**Given problem A:**
Name every username that heads a post in the thread about the Roo case for the Fire.
**Given problem B:**
Resume the thread about the Roo case for the Fire, picking up after its last line.

# Roo case for the fire



## katy32 (Dec 20, 2010)

Did anyone get their roo case for the fire yet?  I ordered one two weeks ago, and according to Amazon it has been shipped but nothing shows up when I click track package.  I'm wondering at this point if I should just file for a refund, or wait a little longer.


----------



## JetJammer (Jan 18, 2009)

Nope, mine hasn't arrived yet.  I believe the delivery estimate is November 18-22, so I'm still in that window.  Amazon doesn't show tracking information for it either, but that's not uncommon for items shipped from outside vendors.

I wouldn't worry just yet unless you had a much earlier delivery estimate than I had.


----------



## Pushka (Oct 30, 2009)

I am hoping mine arrives tomorrow.  It seems to be lost currently in dhl land.


----------



## Sofie (Dec 30, 2008)

[Image-linked spatial questions]
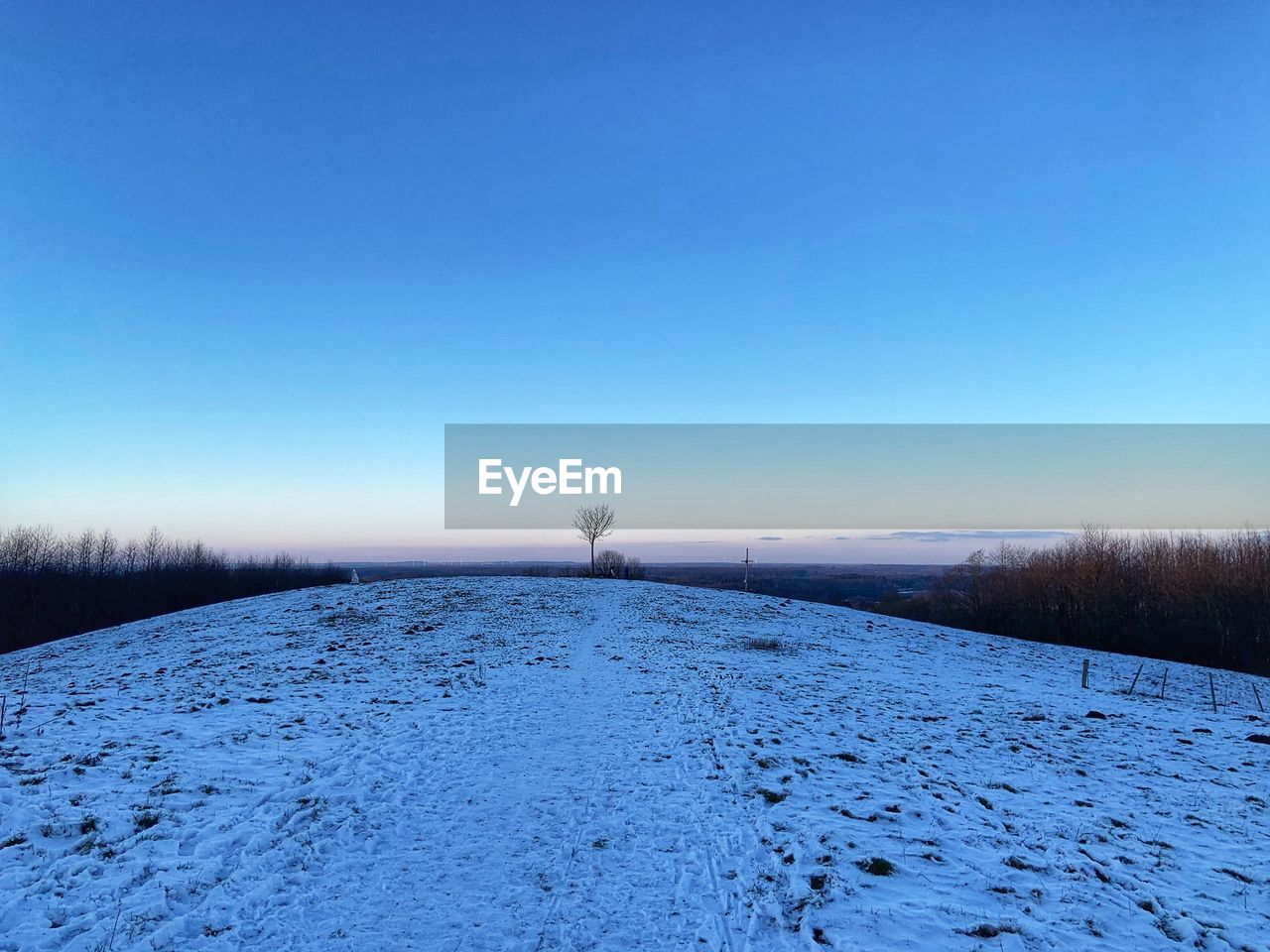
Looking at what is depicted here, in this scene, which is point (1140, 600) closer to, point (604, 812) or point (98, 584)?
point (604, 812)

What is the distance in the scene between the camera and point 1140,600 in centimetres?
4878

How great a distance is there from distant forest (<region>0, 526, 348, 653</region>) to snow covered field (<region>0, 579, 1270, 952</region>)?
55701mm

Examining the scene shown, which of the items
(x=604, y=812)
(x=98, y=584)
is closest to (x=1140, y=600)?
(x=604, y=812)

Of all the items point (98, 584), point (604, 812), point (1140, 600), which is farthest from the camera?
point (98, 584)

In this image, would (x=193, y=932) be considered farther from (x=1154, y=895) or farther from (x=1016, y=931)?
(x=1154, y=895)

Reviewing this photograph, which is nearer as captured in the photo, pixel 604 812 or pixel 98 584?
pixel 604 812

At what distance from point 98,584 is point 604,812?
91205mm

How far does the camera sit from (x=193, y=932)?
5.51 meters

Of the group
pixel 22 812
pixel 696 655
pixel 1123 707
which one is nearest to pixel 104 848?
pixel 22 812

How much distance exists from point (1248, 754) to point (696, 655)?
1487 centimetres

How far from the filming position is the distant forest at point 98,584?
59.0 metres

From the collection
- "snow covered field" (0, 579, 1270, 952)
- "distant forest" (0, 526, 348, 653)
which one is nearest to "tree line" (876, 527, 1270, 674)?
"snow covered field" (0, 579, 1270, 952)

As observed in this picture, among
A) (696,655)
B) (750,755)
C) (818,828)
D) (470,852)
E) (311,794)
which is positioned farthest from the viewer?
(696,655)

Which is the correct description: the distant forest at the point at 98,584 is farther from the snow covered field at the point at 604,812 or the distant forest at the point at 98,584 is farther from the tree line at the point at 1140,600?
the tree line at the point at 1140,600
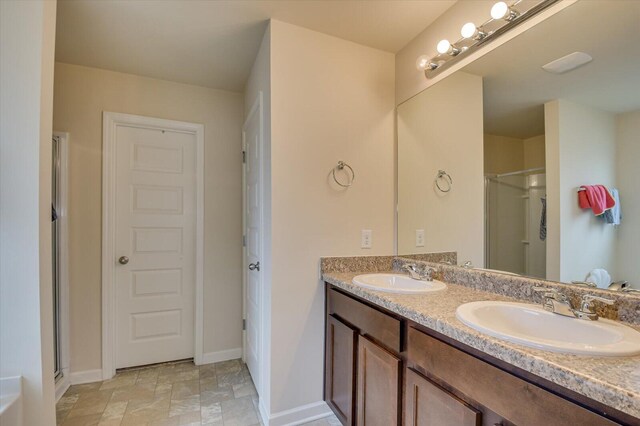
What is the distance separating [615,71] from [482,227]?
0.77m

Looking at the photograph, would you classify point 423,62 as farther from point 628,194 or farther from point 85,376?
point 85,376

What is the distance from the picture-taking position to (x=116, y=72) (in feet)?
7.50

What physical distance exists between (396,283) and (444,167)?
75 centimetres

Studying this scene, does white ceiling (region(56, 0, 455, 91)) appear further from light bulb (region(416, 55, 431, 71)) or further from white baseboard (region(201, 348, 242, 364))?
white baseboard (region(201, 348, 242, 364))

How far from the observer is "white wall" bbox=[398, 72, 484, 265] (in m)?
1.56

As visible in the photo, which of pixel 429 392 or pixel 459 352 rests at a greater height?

**Response A:**
katy32, JetJammer, Pushka, Sofie

**Response B:**
We ordered our Roo case on November 13th and it arrived today via USPS.


----------



## CegAbq (Mar 17, 2009)

Mine was shipped by USPS which is probably why I can't track it; hoping it gets here on Monday! I ordered the magenta.
Going to compare it to this because I REALLY like that purple.


----------



## ellesu (Feb 19, 2009)

I received my red Roo    last week even though when I ordered it wasn't expected to arrive until Dec.  Odd.  I am happy with the case.  However, the two black Roo cases I ordered on Nov. 2 haven't arrived yet - should be here next week.  No tracking available here either.


----------



## Sofie (Dec 30, 2008)

We had to go with a boring black Roo case. The Fire is technically my DH's and he refused to use "girly" colors.  I wanted Red.


----------



## Pushka (Oct 30, 2009)

The roo case for the fire seems much lighter than the Iconia one.  Black is very chic Sofie.


----------



## katy32 (Dec 20, 2010)

Still no roo case.  I messaged the seller on Wednesday of last week and still haven't received a response.  I think at this point I'm going to request a refund from amazon, since the last day in my delivery window was the 15th


----------



## ellesu (Feb 19, 2009)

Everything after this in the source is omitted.